La question de l’efficacité des frappes américaines sur les sites nucléaires et du temps qu’il faudra à l’Iran pour les reconstruire fait débat depuis une semaine aux Etats-Unis. Un document rédigé par la DIA, une branche chargée du renseignement au Pentagone, et divulgué par la chaîne CNN, a notamment remis en cause la version donnée par le président Donald Trump.
Les Etats-Unis disent que les Iraniens n’ont pas la capacité d’évaluer les dégâts
La communication, interceptée mais censée être privée, avait lieu entre des représentants du gouvernement iranien, "qui spéculaient sur les raisons pour lesquelles les frappes dirigées par le président Donald Trump n’étaient pas aussi destructrices et étendues qu’ils l’avaient prévu", ont affirmé les sources anonymes au Washington Post.
Le journal note que l’administration Trump n’a pas contesté l’existence de cette conversation, mais qu’elle a mis en doute la capacité des Iraniens à évaluer les dégâts sur les trois sites nucléaires visés. Un haut responsable du renseignement américain a aussi déclaré au Post que cet appel n’était qu’une tranche de renseignement et qu’il ne reflétait pas l’ensemble de ce que les renseignements savent.
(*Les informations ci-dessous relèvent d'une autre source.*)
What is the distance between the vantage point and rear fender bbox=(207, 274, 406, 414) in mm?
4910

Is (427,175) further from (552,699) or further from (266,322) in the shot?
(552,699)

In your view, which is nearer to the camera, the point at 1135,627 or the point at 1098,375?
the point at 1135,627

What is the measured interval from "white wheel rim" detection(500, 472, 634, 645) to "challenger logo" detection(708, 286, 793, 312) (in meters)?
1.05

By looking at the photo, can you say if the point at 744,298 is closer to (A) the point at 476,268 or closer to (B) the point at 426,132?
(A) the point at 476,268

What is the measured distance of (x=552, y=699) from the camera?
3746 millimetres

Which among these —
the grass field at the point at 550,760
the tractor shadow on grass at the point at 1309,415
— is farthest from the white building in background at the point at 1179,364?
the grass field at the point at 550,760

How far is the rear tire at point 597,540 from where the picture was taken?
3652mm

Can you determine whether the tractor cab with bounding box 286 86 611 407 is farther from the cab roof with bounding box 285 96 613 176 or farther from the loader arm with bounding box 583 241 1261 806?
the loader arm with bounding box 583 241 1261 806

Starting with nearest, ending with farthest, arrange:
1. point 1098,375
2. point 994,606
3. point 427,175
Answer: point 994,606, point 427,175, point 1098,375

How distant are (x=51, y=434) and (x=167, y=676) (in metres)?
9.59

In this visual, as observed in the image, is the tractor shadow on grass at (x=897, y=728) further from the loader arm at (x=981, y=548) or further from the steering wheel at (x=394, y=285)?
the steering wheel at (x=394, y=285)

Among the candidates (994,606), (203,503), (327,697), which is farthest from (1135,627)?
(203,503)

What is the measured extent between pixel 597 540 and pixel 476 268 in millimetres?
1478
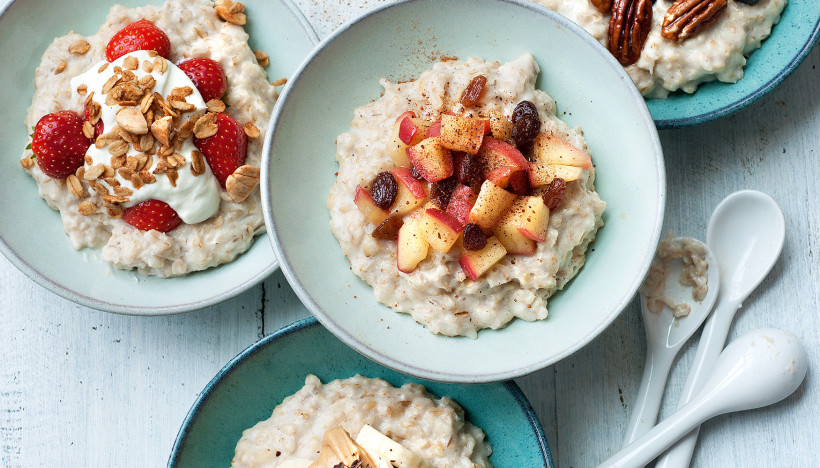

D’autres déclarations mettent à mal la version officielle
Les conclusions d’un document de la DIA, divulgué mardi dernier par la chaîne CNN, indiquent que certaines centrifugeuses utilisées pour enrichir l’uranium sont restées intactes. Elles préviennent aussi, selon le Washington Post, qu’une évaluation complète des dommages de la bataille nécessite "des jours ou des semaines pour accumuler les données nécessaires à l’évaluation des effets sur le système cible".
Jeudi dernier pourtant, le chef du Pentagone Pete Hegseth a encore affirmé que "grâce à une action militaire décisive, le président (Donald) Trump a créé les conditions pour mettre fin à la guerre. En décimant, anéantissant, détruisant - choisissez le mot - les capacités nucléaires iraniennes".
"Les sites nucléaires en Iran sont complètement détruits !", avait pour sa part écrit mardi soir Donald Trump sur son réseau Truth Social, quelques jours après l’attaque. Il avait ensuite affirmé que le programme nucléaire iranien avait été retardé de "plusieurs décennies".
Le directeur général de l’Agence internationale de l’énergie atomique, Rafael Grossi, a largement nuancé cette version et dressé un bilan mitigé de l’attaque dans plusieurs interviews à la presse, estimant que si des dégâts avaient été faits, ils n’étaient pas complets et que l’Iran pourrait recommencer à enrichir de l’uranium d’ici "quelques mois" et non quelques années, comme le disent les Etats-Unis.